Marginalization does not work only through the exclusion of the oppressed from employment, shelter, food, clothing and other conditions of need satisfaction. Nor does it work merely by denying basic legal or social protections; it works as much by making marginalized populations socially invisible, so that privileged group members notice no violence.
The case of killings by Canadian Forces members in Afghanistan is significant. For three years I have run variants of the following question through Google for my first year and second year social justice classes:
How many Aghanistanis have Canadians killed?
Consistently, Google refocuses the question to the top search results which, currently, are the following:
1. Canadian Forces Casualties in Afghanistan (Wikipedia)
2. Coalition Casualties in Afghanistan (also Wikipedia)
3. The Canadian Forces in Afghanistan
and so on.
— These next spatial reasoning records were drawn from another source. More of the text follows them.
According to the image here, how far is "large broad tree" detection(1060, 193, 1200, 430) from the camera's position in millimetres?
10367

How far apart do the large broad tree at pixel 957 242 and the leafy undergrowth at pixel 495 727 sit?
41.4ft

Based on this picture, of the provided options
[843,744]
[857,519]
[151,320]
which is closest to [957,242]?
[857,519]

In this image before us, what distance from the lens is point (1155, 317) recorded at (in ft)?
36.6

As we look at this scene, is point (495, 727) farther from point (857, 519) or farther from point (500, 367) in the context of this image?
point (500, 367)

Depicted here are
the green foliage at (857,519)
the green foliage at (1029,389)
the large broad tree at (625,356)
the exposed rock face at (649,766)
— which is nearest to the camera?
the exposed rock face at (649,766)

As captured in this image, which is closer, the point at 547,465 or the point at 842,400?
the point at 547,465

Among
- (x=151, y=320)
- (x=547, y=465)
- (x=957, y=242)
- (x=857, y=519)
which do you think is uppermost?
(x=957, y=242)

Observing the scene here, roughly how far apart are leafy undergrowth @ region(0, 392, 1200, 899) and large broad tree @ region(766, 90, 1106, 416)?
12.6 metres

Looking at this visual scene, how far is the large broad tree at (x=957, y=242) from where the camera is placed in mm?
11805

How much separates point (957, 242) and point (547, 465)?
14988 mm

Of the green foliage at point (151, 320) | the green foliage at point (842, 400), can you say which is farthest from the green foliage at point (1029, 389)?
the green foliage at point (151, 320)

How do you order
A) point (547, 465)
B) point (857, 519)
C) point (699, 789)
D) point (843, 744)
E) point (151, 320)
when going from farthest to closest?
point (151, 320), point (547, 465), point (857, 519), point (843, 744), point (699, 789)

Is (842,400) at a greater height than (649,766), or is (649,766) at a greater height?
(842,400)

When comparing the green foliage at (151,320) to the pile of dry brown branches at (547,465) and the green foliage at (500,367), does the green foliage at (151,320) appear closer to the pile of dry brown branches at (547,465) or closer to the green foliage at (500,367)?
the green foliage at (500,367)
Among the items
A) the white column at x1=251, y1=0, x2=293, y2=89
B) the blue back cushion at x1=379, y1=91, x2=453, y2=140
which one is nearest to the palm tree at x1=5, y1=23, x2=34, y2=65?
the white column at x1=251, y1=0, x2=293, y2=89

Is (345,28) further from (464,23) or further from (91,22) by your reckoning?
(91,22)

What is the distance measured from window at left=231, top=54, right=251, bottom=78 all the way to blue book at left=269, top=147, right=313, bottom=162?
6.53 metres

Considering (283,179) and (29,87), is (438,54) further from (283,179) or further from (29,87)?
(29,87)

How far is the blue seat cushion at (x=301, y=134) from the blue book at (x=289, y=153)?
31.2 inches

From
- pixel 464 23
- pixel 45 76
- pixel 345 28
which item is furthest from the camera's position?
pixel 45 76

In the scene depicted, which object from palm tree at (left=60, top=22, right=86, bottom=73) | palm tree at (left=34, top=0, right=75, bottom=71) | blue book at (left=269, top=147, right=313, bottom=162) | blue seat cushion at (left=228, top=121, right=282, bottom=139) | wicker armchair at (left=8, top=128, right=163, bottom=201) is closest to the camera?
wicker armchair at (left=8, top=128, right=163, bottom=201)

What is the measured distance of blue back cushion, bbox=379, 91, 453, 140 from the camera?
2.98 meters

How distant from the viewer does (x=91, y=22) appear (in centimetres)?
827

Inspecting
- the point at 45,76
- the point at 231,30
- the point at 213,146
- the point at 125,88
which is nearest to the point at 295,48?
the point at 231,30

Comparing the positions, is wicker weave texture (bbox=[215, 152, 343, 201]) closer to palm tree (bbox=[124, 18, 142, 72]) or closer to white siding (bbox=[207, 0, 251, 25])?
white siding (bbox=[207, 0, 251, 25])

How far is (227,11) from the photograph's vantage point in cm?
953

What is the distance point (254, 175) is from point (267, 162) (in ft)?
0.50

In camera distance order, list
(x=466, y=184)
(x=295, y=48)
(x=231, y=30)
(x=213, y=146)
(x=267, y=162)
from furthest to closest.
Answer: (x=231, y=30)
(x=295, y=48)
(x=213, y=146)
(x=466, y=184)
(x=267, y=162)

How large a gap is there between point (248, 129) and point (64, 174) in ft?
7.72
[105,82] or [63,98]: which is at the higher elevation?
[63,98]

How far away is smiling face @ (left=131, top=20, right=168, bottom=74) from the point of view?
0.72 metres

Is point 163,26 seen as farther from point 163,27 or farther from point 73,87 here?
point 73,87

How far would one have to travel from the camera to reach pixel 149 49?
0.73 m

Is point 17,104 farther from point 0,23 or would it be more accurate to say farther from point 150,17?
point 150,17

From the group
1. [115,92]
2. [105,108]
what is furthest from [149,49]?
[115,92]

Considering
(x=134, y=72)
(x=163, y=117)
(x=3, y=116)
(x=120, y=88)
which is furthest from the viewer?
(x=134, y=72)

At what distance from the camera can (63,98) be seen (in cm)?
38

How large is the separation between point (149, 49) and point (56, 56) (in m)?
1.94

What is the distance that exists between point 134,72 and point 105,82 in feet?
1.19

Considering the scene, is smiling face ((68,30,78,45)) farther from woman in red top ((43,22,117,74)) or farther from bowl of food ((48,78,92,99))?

The first reference to Afghanistani casualties only occurs at the 72nd entry, and it does not tell us what proportion of those were killed by Canadians. This has always been the case in the three years we have done this exercise. Finding records of killings by Canadians is difficult, yet there will be records. Minimally they will be in the after-action reports filed after a battle. These are likely to be under-counts, since it is extremely difficult, if not impossible, to predict the flight path and impact of every bullet fired and bomb dropped. But some numbers will still be there. Nonetheless, they are not easily discoverable on the web.
Yet Google is flooded with information about Canadian casualties (158 dead). Wikipedia also tells us that 1859 non-fatal injuries were experienced by Canadians up to the end of 2010 (http://en.wikipedia.org/wiki/Canadian_Forces_casualties_in_Afghanistan).
We are required and expected to know how many Canadians have been killed in Afghanistan. We are permitted to know roughly how many have been physically injured. We have less idea of the precise extent of mental trauma among Canadians. But we have no easily accessible information about those we have injured and killed. This is in spite of the fact that we know, anecdotally and in virtue of Canadians fighting successfully in combat, that Canadians have killed both combatants and non-combatants. Sanitized versions of the ‘sacrifices’ of Canadian soldiers are common; It is exceedingly difficult even to notice the deaths of the Afghanistanis. Their lives are not, to use Judith Butler’s important word, grievable – not for Canadians at least.
This invisibility is not an accident, but a common feature of war-making. It is a great deal easier to perpetuate violence when a population is unaware that its violence workers are killing. Marginalization plays a core role by conceptually erasing the relevant population . In effect, its members do not even exist, and so there are no deaths to threaten our conscience.